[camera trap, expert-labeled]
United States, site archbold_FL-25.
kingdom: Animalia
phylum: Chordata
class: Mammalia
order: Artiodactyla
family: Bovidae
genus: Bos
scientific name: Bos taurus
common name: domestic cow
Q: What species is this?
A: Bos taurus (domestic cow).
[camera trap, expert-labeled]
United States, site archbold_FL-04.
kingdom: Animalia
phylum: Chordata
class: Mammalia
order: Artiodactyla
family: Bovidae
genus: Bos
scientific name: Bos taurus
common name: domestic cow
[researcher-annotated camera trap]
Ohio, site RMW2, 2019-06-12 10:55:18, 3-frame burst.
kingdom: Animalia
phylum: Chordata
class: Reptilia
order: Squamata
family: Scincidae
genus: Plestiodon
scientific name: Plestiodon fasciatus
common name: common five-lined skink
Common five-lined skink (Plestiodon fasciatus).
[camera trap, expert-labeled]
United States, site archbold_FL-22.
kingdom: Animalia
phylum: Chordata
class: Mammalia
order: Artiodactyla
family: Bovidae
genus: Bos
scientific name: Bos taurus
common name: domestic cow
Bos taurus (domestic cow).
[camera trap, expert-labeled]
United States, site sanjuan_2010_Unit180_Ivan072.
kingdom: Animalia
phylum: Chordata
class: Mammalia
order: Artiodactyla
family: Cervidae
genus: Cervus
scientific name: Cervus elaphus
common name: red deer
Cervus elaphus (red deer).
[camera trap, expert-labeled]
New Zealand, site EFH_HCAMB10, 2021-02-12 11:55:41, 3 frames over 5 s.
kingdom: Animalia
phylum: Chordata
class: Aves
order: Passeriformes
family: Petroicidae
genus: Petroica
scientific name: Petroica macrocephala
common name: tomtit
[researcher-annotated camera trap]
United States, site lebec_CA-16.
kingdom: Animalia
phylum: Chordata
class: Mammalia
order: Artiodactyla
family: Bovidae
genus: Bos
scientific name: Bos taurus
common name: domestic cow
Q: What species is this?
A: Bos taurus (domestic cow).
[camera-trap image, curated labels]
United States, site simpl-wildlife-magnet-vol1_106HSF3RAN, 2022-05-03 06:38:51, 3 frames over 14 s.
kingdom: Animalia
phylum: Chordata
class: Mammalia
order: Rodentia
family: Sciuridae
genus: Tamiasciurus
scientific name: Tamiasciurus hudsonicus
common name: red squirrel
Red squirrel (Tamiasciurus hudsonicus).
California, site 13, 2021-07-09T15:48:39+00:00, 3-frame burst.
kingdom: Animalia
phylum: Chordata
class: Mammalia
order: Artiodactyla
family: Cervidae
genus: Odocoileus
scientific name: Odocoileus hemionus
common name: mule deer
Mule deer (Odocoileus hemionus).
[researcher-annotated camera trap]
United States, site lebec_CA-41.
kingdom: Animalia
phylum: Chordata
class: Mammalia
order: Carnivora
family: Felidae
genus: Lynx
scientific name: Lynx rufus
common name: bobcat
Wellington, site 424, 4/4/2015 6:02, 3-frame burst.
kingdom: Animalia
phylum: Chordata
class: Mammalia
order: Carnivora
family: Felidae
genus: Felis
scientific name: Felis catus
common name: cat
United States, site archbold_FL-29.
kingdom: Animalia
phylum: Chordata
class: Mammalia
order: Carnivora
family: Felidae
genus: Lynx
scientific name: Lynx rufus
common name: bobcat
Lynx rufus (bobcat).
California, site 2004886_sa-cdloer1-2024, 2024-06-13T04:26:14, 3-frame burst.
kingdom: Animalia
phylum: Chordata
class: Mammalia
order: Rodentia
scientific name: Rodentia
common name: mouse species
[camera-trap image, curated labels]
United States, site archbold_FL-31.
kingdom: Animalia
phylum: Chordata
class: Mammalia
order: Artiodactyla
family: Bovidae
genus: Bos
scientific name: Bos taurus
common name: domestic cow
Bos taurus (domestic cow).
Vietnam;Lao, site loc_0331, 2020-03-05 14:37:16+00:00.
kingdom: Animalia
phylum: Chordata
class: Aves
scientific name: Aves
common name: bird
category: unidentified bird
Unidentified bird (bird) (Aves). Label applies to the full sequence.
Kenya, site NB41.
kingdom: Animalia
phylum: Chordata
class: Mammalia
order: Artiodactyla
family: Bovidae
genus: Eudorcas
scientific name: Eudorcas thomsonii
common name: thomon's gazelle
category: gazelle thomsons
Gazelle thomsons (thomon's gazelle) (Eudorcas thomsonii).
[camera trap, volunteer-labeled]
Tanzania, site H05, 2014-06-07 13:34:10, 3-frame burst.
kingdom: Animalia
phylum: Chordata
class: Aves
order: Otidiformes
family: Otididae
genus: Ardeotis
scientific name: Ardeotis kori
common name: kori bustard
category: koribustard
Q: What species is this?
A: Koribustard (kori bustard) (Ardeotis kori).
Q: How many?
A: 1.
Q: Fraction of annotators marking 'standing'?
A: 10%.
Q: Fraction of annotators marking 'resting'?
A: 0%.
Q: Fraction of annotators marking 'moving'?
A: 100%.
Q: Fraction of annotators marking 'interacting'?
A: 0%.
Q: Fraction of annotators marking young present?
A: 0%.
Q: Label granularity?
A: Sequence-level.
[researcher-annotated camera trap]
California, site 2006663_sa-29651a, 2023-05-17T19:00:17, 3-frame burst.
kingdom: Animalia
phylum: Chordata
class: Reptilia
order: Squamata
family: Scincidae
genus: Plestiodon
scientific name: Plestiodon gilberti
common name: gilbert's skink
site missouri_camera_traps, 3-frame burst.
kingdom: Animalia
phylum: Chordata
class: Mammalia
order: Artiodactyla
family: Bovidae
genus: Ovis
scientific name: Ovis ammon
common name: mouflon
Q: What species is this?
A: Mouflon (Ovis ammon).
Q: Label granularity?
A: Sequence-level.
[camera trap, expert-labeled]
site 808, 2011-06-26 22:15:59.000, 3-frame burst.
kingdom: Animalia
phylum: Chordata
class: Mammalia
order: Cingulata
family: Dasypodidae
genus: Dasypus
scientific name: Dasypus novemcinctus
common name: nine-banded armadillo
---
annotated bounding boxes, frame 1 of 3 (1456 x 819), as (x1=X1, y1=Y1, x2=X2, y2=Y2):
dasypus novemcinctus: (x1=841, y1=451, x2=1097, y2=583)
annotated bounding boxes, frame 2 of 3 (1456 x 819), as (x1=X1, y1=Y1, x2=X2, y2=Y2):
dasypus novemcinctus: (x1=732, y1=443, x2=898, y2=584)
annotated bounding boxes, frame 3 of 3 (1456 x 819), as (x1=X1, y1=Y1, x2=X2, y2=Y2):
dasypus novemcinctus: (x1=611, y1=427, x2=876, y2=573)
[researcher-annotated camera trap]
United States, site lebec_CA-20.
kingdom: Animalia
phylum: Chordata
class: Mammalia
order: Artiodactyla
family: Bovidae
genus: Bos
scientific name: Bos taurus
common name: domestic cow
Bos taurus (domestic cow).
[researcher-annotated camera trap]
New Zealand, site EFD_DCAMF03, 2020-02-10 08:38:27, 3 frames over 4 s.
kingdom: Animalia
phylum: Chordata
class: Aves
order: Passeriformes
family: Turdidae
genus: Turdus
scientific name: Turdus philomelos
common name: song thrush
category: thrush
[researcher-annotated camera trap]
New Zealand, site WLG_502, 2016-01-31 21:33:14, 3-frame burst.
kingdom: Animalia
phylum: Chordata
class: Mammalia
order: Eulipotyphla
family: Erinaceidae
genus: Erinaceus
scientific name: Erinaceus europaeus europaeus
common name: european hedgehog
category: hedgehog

__ACTION ITEM__. Set every entry down verbatim.

__RESULT OF THIS TASK__.
[camera trap, expert-labeled]
United States, site archbold_FL-25.
kingdom: Animalia
phylum: Chordata
class: Mammalia
order: Artiodactyla
family: Bovidae
genus: Bos
scientific name: Bos taurus
common name: domestic cow
Q: What species is this?
A: Bos taurus (domestic cow).
[camera trap, expert-labeled]
United States, site archbold_FL-04.
kingdom: Animalia
phylum: Chordata
class: Mammalia
order: Artiodactyla
family: Bovidae
genus: Bos
scientific name: Bos taurus
common name: domestic cow
[researcher-annotated camera trap]
Ohio, site RMW2, 2019-06-12 10:55:18, 3-frame burst.
kingdom: Animalia
phylum: Chordata
class: Reptilia
order: Squamata
family: Scincidae
genus: Plestiodon
scientific name: Plestiodon fasciatus
common name: common five-lined skink
Common five-lined skink (Plestiodon fasciatus).
[camera trap, expert-labeled]
United States, site archbold_FL-22.
kingdom: Animalia
phylum: Chordata
class: Mammalia
order: Artiodactyla
family: Bovidae
genus: Bos
scientific name: Bos taurus
common name: domestic cow
Bos taurus (domestic cow).
[camera trap, expert-labeled]
United States, site sanjuan_2010_Unit180_Ivan072.
kingdom: Animalia
phylum: Chordata
class: Mammalia
order: Artiodactyla
family: Cervidae
genus: Cervus
scientific name: Cervus elaphus
common name: red deer
Cervus elaphus (red deer).
[camera trap, expert-labeled]
New Zealand, site EFH_HCAMB10, 2021-02-12 11:55:41, 3 frames over 5 s.
kingdom: Animalia
phylum: Chordata
class: Aves
order: Passeriformes
family: Petroicidae
genus: Petroica
scientific name: Petroica macrocephala
common name: tomtit
[researcher-annotated camera trap]
United States, site lebec_CA-16.
kingdom: Animalia
phylum: Chordata
class: Mammalia
order: Artiodactyla
family: Bovidae
genus: Bos
scientific name: Bos taurus
common name: domestic cow
Q: What species is this?
A: Bos taurus (domestic cow).
[camera-trap image, curated labels]
United States, site simpl-wildlife-magnet-vol1_106HSF3RAN, 2022-05-03 06:38:51, 3 frames over 14 s.
kingdom: Animalia
phylum: Chordata
class: Mammalia
order: Rodentia
family: Sciuridae
genus: Tamiasciurus
scientific name: Tamiasciurus hudsonicus
common name: red squirrel
Red squirrel (Tamiasciurus hudsonicus).
California, site 13, 2021-07-09T15:48:39+00:00, 3-frame burst.
kingdom: Animalia
phylum: Chordata
class: Mammalia
order: Artiodactyla
family: Cervidae
genus: Odocoileus
scientific name: Odocoileus hemionus
common name: mule deer
Mule deer (Odocoileus hemionus).
[researcher-annotated camera trap]
United States, site lebec_CA-41.
kingdom: Animalia
phylum: Chordata
class: Mammalia
order: Carnivora
family: Felidae
genus: Lynx
scientific name: Lynx rufus
common name: bobcat
Wellington, site 424, 4/4/2015 6:02, 3-frame burst.
kingdom: Animalia
phylum: Chordata
class: Mammalia
order: Carnivora
family: Felidae
genus: Felis
scientific name: Felis catus
common name: cat
United States, site archbold_FL-29.
kingdom: Animalia
phylum: Chordata
class: Mammalia
order: Carnivora
family: Felidae
genus: Lynx
scientific name: Lynx rufus
common name: bobcat
Lynx rufus (bobcat).
California, site 2004886_sa-cdloer1-2024, 2024-06-13T04:26:14, 3-frame burst.
kingdom: Animalia
phylum: Chordata
class: Mammalia
order: Rodentia
scientific name: Rodentia
common name: mouse species
[camera-trap image, curated labels]
United States, site archbold_FL-31.
kingdom: Animalia
phylum: Chordata
class: Mammalia
order: Artiodactyla
family: Bovidae
genus: Bos
scientific name: Bos taurus
common name: domestic cow
Bos taurus (domestic cow).
Vietnam;Lao, site loc_0331, 2020-03-05 14:37:16+00:00.
kingdom: Animalia
phylum: Chordata
class: Aves
scientific name: Aves
common name: bird
category: unidentified bird
Unidentified bird (bird) (Aves). Label applies to the full sequence.
Kenya, site NB41.
kingdom: Animalia
phylum: Chordata
class: Mammalia
order: Artiodactyla
family: Bovidae
genus: Eudorcas
scientific name: Eudorcas thomsonii
common name: thomon's gazelle
category: gazelle thomsons
Gazelle thomsons (thomon's gazelle) (Eudorcas thomsonii).
[camera trap, volunteer-labeled]
Tanzania, site H05, 2014-06-07 13:34:10, 3-frame burst.
kingdom: Animalia
phylum: Chordata
class: Aves
order: Otidiformes
family: Otididae
genus: Ardeotis
scientific name: Ardeotis kori
common name: kori bustard
category: koribustard
Q: What species is this?
A: Koribustard (kori bustard) (Ardeotis kori).
Q: How many?
A: 1.
Q: Fraction of annotators marking 'standing'?
A: 10%.
Q: Fraction of annotators marking 'resting'?
A: 0%.
Q: Fraction of annotators marking 'moving'?
A: 100%.
Q: Fraction of annotators marking 'interacting'?
A: 0%.
Q: Fraction of annotators marking young present?
A: 0%.
Q: Label granularity?
A: Sequence-level.
[researcher-annotated camera trap]
California, site 2006663_sa-29651a, 2023-05-17T19:00:17, 3-frame burst.
kingdom: Animalia
phylum: Chordata
class: Reptilia
order: Squamata
family: Scincidae
genus: Plestiodon
scientific name: Plestiodon gilberti
common name: gilbert's skink
site missouri_camera_traps, 3-frame burst.
kingdom: Animalia
phylum: Chordata
class: Mammalia
order: Artiodactyla
family: Bovidae
genus: Ovis
scientific name: Ovis ammon
common name: mouflon
Q: What species is this?
A: Mouflon (Ovis ammon).
Q: Label granularity?
A: Sequence-level.
[camera trap, expert-labeled]
site 808, 2011-06-26 22:15:59.000, 3-frame burst.
kingdom: Animalia
phylum: Chordata
class: Mammalia
order: Cingulata
family: Dasypodidae
genus: Dasypus
scientific name: Dasypus novemcinctus
common name: nine-banded armadillo
---
annotated bounding boxes, frame 1 of 3 (1456 x 819), as (x1=X1, y1=Y1, x2=X2, y2=Y2):
dasypus novemcinctus: (x1=841, y1=451, x2=1097, y2=583)
annotated bounding boxes, frame 2 of 3 (1456 x 819), as (x1=X1, y1=Y1, x2=X2, y2=Y2):
dasypus novemcinctus: (x1=732, y1=443, x2=898, y2=584)
annotated bounding boxes, frame 3 of 3 (1456 x 819), as (x1=X1, y1=Y1, x2=X2, y2=Y2):
dasypus novemcinctus: (x1=611, y1=427, x2=876, y2=573)
[researcher-annotated camera trap]
United States, site lebec_CA-20.
kingdom: Animalia
phylum: Chordata
class: Mammalia
order: Artiodactyla
family: Bovidae
genus: Bos
scientific name: Bos taurus
common name: domestic cow
Bos taurus (domestic cow).
[researcher-annotated camera trap]
New Zealand, site EFD_DCAMF03, 2020-02-10 08:38:27, 3 frames over 4 s.
kingdom: Animalia
phylum: Chordata
class: Aves
order: Passeriformes
family: Turdidae
genus: Turdus
scientific name: Turdus philomelos
common name: song thrush
category: thrush
[researcher-annotated camera trap]
New Zealand, site WLG_502, 2016-01-31 21:33:14, 3-frame burst.
kingdom: Animalia
phylum: Chordata
class: Mammalia
order: Eulipotyphla
family: Erinaceidae
genus: Erinaceus
scientific name: Erinaceus europaeus europaeus
common name: european hedgehog
category: hedgehog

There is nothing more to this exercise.